Article du FI-EPFL 2011 sous licence CC BY-SA 3.0 / S. Bancal



Glossaire

canal :
nous avons usuellement 3 canaux pour une image couleur (rouge, vert, bleu) et 1 canal pour une image noir et blanc (blanc). Un canal supplémentaire pour chaque type d’image peut être ajouté pour gérer la transparence (alpha).
CMYK :
(en français CMJN) modèle de couleurs dont les composants sont le Cyan, le Magenta, le Jaune et le Noir. Il est dit soustractif car l’ajout de couleur assombrit le résultat (tel une imprimante qui part d’une feuille blanche).
dé-saturer :
convertir une image couleur en noir et blanc. Cette conversion peut être faite de diverses manières, laissant la possibilité d’obtenir des résultats différents avec une seule image d’origine.

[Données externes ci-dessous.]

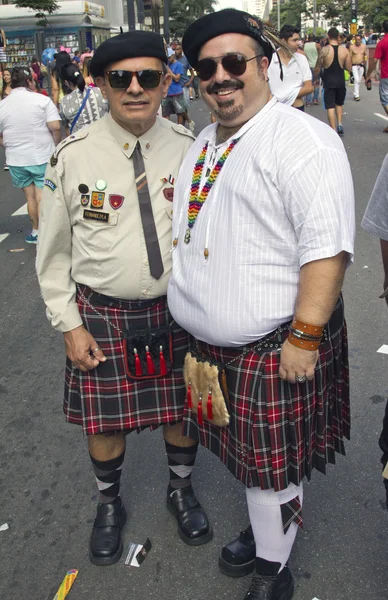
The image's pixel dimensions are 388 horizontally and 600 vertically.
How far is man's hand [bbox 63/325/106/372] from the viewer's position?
2.23m

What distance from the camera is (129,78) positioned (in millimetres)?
2041

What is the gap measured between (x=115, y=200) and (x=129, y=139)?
228mm

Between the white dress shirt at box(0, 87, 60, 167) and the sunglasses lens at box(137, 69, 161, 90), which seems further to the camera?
the white dress shirt at box(0, 87, 60, 167)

édition non-destructive de l’image :
l’image sur laquelle on applique un ou des filtres est conservée intacte. La technique consiste à mémoriser les filtres appliqués ainsi que leurs paramètres et de les appliquer à la volée pour le rendu. Ainsi l’image conserve sa qualité d’origine si l’on souhaite par exemple ré-ajuster les paramètres des filtres appliqués ou les annuler
GEGL :
acronyme de Generic Graphics Library. Nouvelle librairie en cours d’intégration dans GIMP qui permettra le support des 32 bits par canaux ainsi que l’édition non-destructive de l’image.
histogramme :
graphique représentant la distribution des niveaux de couleurs d’une image.
logitèque :
bibliothèque à logiciels. C’est une pratique courante sur linux que de mettre à disposition des utilisateurs des logiciels à travers une logithèque sous la forme de paquets. L’installation se résout alors à cliquer sur le bouton installer.
photothèque :
logiciel ayant pour but de gérer une grande quantité de photos en intégrant des fonctionnalités comme le classement de celles-ci, la visualisation, le slide show, les retouches de base.
RGB :
(en français RVB) modèle de couleurs dont les composants sont le Rouge, le Vert et le Bleu. Il est dit additif car l’ajout de couleur éclaircit le résultat (tel un écran qui part du noir - absence de lumière).